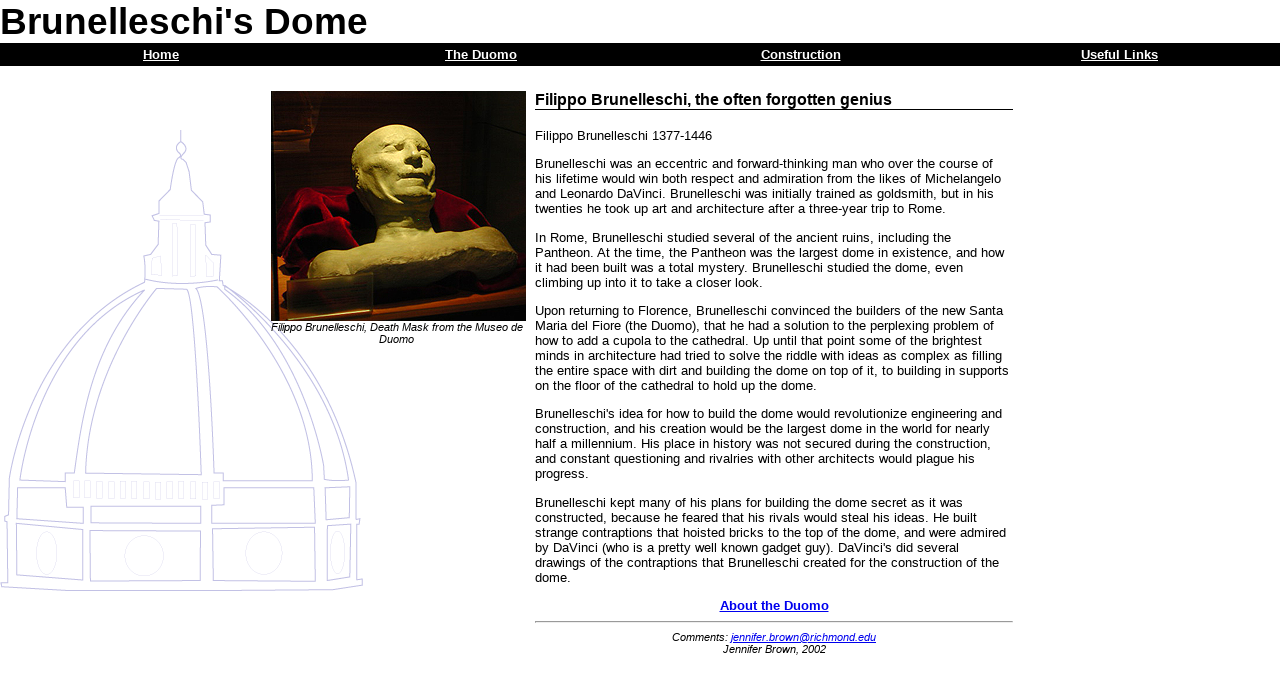

--- FILE ---
content_type: text/html; charset=UTF-8
request_url: https://www.obscure.org/~perky/uofr/fall2002/ISYS203U/Duomo_Site/filippo.html
body_size: 3509
content:
<HTML>
<HEAD>
	<TITLE>Brunelleschi's Dome: About Filippo Brunelleschi</TITLE>
	<LINK REL="stylesheet" TYPE="text/css" HREF="stylesheet.css">
</HEAD>
<body bgcolor="#FFFFFF" leftmargin="0" topmargin="0" class="background">
<div align="left" class="title">Brunelleschi's Dome</div>
<table width="100%" border="0" cellspacing="2" cellpadding="2" align="center" bgcolor="#000000">
<tr>
    <td width="25%" align="center" valign="top"><a href="index.html" class="links">Home</a></td>
    <td width="25%" align="center" valign="top"><a href="duomo.html" class="links">The Duomo</a></td>
    <td width="25%" align="center" valign="top"><a href="construction.html" class="links">Construction</a></td>
    <td width="25%" align="center" valign="top"><a href="links.html" class="links">Useful Links</a></td>
</tr>
</table>
<br clear="all">
<table width="760" border="0" cellspacing="5" cellpadding="2" align="center">
<tr>
    <td width="260" align="right" valign="top">
	<img src="images/brunelleschi.jpg" alt="Brunelleschi's Death Mask" width="255" height="230" border="0">
	<br>
	<div align="center" class="caption">Filippo Brunelleschi, Death Mask from the Museo de Duomo</div>
	</td>
    <td width="500" valign="top">
	<div align="left" class="subhead">Filippo Brunelleschi, the often forgotten genius</div>
	<BR>
	<div align="left" class="basetext">
	Filippo Brunelleschi 1377-1446
	<P>
	Brunelleschi was an eccentric and forward-thinking man who over the course of his lifetime would win both respect and admiration from the likes of Michelangelo and Leonardo DaVinci. Brunelleschi was initially trained as goldsmith, but in his twenties he took up art and architecture after a three-year trip to Rome.
<P>
In Rome, Brunelleschi studied several of the ancient ruins, including the Pantheon. At the time, the Pantheon was the largest dome in existence, and how it had been built was a total mystery. Brunelleschi studied the dome, even climbing up into it to take a closer look.
<P>
Upon returning to Florence, Brunelleschi convinced the builders of the new Santa Maria del Fiore (the Duomo), that he had a solution to the perplexing problem of how to add a cupola to the cathedral. Up until that point some of the brightest minds in architecture had tried to solve the riddle with ideas as complex as filling the entire space with dirt and building the dome on top of it, to building in supports on the floor of the cathedral to hold up the dome.
<P>
Brunelleschi's idea for how to build the dome would revolutionize engineering and construction, and his creation would be the largest dome in the world for nearly half a millennium. His place in history was not secured during the construction, and constant questioning and rivalries with other architects would plague his progress.
<P>
Brunelleschi kept many of his plans for building the dome secret as it was constructed, because he feared that his rivals would steal his ideas. He built strange contraptions that hoisted bricks to the top of the dome, and were admired by DaVinci (who is a pretty well known gadget guy). DaVinci's did several drawings of the contraptions that Brunelleschi created for the construction of the dome. 
	</div>
<div align="center" class="basetext"><a href="duomo.html"><B>About the Duomo</B></a></div>

<HR>
<div align="center" class="caption">Comments: <A href="mailto:jennifer.brown@richmond.edu">jennifer.brown@richmond.edu</A>
<br>
Jennifer Brown, 2002</div>

</BODY>
</HTML>


--- FILE ---
content_type: text/css
request_url: https://www.obscure.org/~perky/uofr/fall2002/ISYS203U/Duomo_Site/stylesheet.css
body_size: 1099
content:
.basetext {
	font-family: verdana, sans-serif;
	font-size : 10pt;
	font-weight: normal;
	font-style : normal;
	color : #000000;
}
A.basetext:hover { color: #933F2E }
.background {
	background-image : url(images/dome-watermark.gif);
	background-position : left;
	background-repeat : no-repeat;
}
.title {
	font-family: verdana, sans-serif;
	font-size : 28pt;
	font-weight: bold;
	font-style : normal;
	color : #000000;
}
.links {
	font-family: verdana, sans-serif;
	font-size : 10pt;
	font-weight: bold;
	font-style : normal;
	color : #FFFFFF;
}
A.links:hover { color: #0E769D }
.caption {
	font-family: verdana, sans-serif;
	font-size : 8pt;
	font-weight: normal;
	font-style : italic;
	color : #000000;
}
.sectionhead{
	font-family: verdana, sans-serif;
	font-size : 10pt;
	font-weight: bold;
	font-style : normal;
	color : #000000;
	background-color : #A0BBC9;
	padding : 3px 3px 3px 3px;
}
.subhead {
	font-family: verdana, sans-serif;
	font-size : 12pt;
	font-weight: bold;
	font-style : normal;
	color : #000000;
	border-bottom : thin solid;
}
----
*TASK ITEM*: Report all lines above with "several".

*FINAL ANSWER*:
In Rome, Brunelleschi studied several of the ancient ruins, including the Pantheon. At the time, the Pantheon was the largest dome in existence, and how it had been built was a total mystery. Brunelleschi studied the dome, even climbing up into it to take a closer look.
Brunelleschi kept many of his plans for building the dome secret as it was constructed, because he feared that his rivals would steal his ideas. He built strange contraptions that hoisted bricks to the top of the dome, and were admired by DaVinci (who is a pretty well known gadget guy). DaVinci's did several drawings of the contraptions that Brunelleschi created for the construction of the dome. 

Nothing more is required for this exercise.